Coppa Italia. Champions League favolosa, fino al famigerato secondo tempo della finale.

Che getta tutti nello sconforto più totale: lo squadrone fenomenale esaltato fino al 2 giugno sparisce, va tutto male. Che è successo nell’intervallo di Cardiff? Allegri confermato dopo qualche giorno di incertezza. Sì, ma che è successo nell’intervallo di Cardiff? L’addio di Dani Alves getta tutti nello sconforto più totale (“perché se ne va? E’ una sconfitta culturale, ora va da Guardiola…). Poi non va da Guardiola, ma ormai non conta: è una sconfitta culturale, sennò perché se ne sarebbe andato?

Prendiamo Douglas Costa dal Bayern Monaco.
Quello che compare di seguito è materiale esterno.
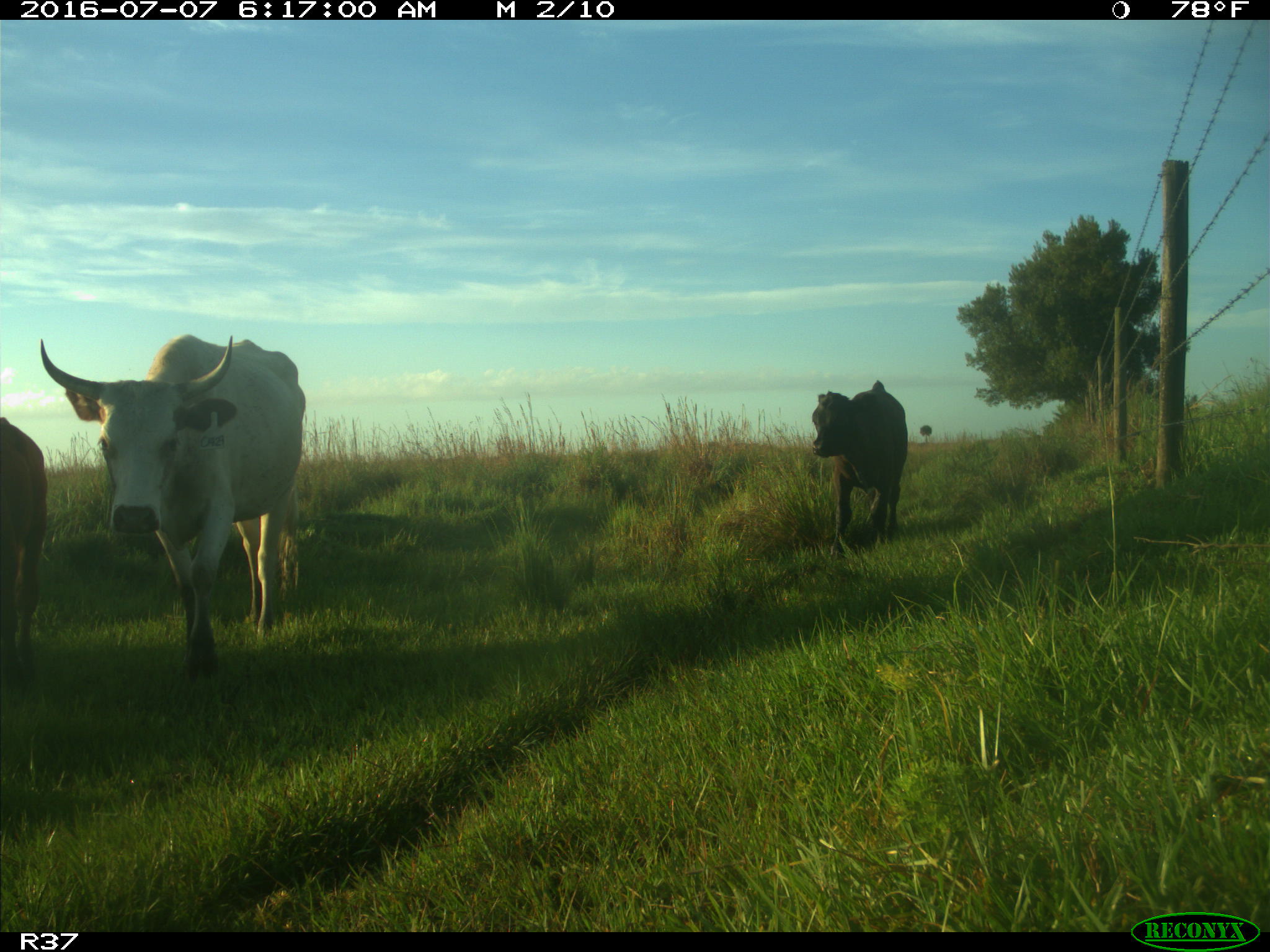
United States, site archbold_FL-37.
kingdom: Animalia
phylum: Chordata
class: Mammalia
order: Artiodactyla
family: Bovidae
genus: Bos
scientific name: Bos taurus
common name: domestic cow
Bos taurus (domestic cow).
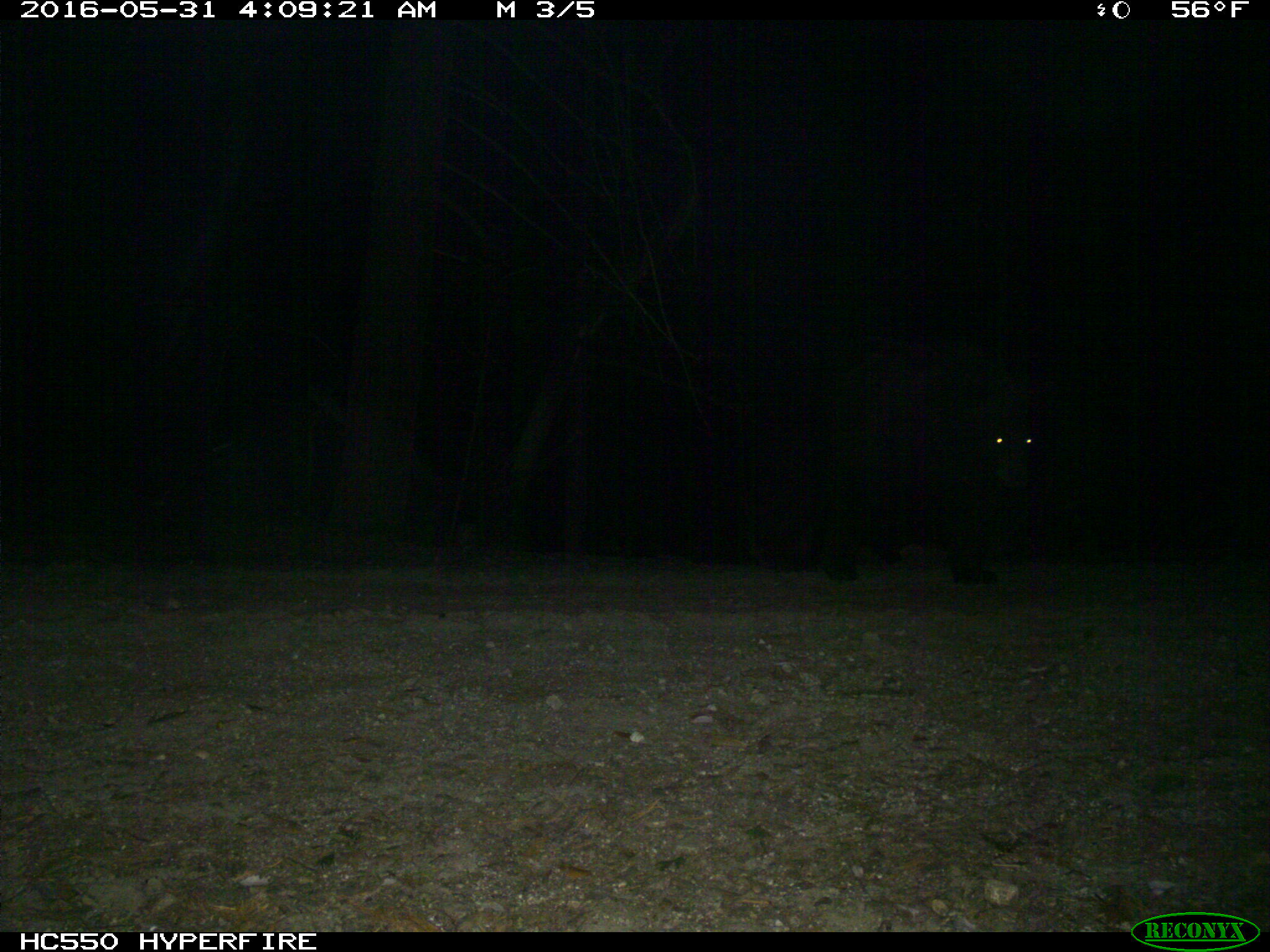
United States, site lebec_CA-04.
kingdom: Animalia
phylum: Chordata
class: Mammalia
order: Carnivora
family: Ursidae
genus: Ursus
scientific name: Ursus americanus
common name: american black bear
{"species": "Ursus americanus (american black bear)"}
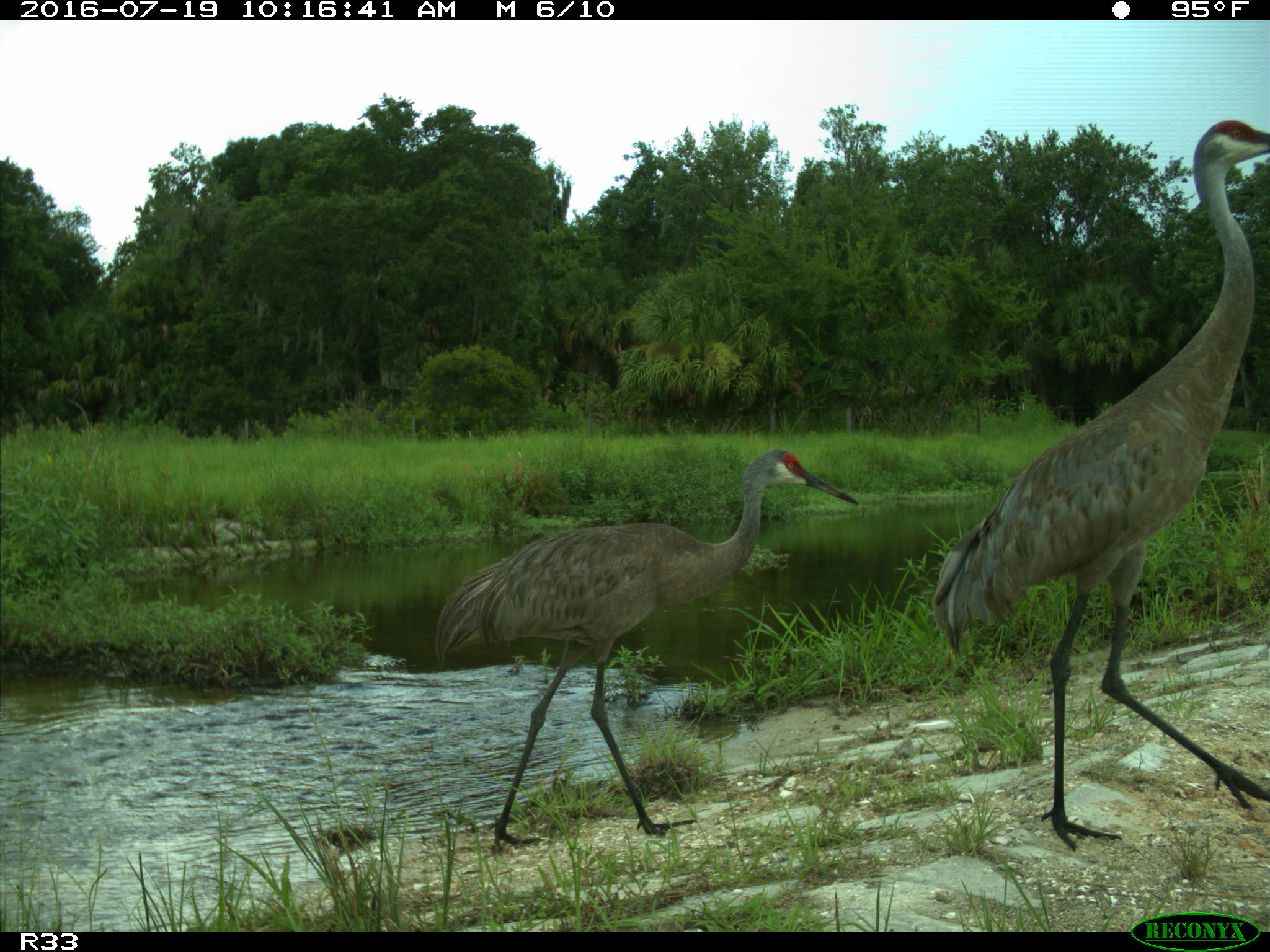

Bene, ma che è successo nell’intervallo di Cardiff?

Più o meno alla stessa cifra vendiamo Bonucci al Milan, “glielo abbiamo regalato: e adesso che facciamo, restiamo con Benatia e Chiellini sempre rotti e Barzagli a fine carriera?”. Torna d’attualità il tema dei temi: perché non lo salutano i compagni? E quindi: cosa è successo nell’intervallo di Cardiff?

Schick non viene più per problemi alle visite, in tanti si disperano: “ecco, lui sì che mi piaceva”. Qualcuno avanza l’idea che la Juve si sia inventata tutto per risparmiare qualche milione. Tanto è estate, quindi vale tutto. “Ora lo prende un’altra e fa 30 gol”.

Arriva De Sciglio, “no dai, Bonucci per 30 milioni e De Sciglio? Come Cannavaro per Carini!”. Azzardo un’obiezione: quello fu uno scambio alla pari, non con 30 milioni in più (sennò non ce lo ricorderemmo ancora 15 anni dopo) e Carini era davvero il nulla; De Sciglio a 25 anni ha 30 partite in nazionale, ha giocato con Allegri, Conte, Prandelli… “Ah ecco, lo sapevo, ti pareva che non li difendevi: ora ti piace pure De Sciglio…”. Non ho detto che mi piace, tra l’altro lo conosco poco, ma non è proprio come Carini. “Ora strapaghiamo pure quel sopravvalutato di Bernardeschi. Voglio proprio vedere quando smetterai di difenderli…”.

Se prima o poi perdiamo qualche scudetto, e statisticamente capiterà a breve, prometto che ci faccio un pensiero.

Ma tranquillo, nel caso mi faccio sentire io. Ora, dopo sei anni, vorrei provare a godermi l’estate.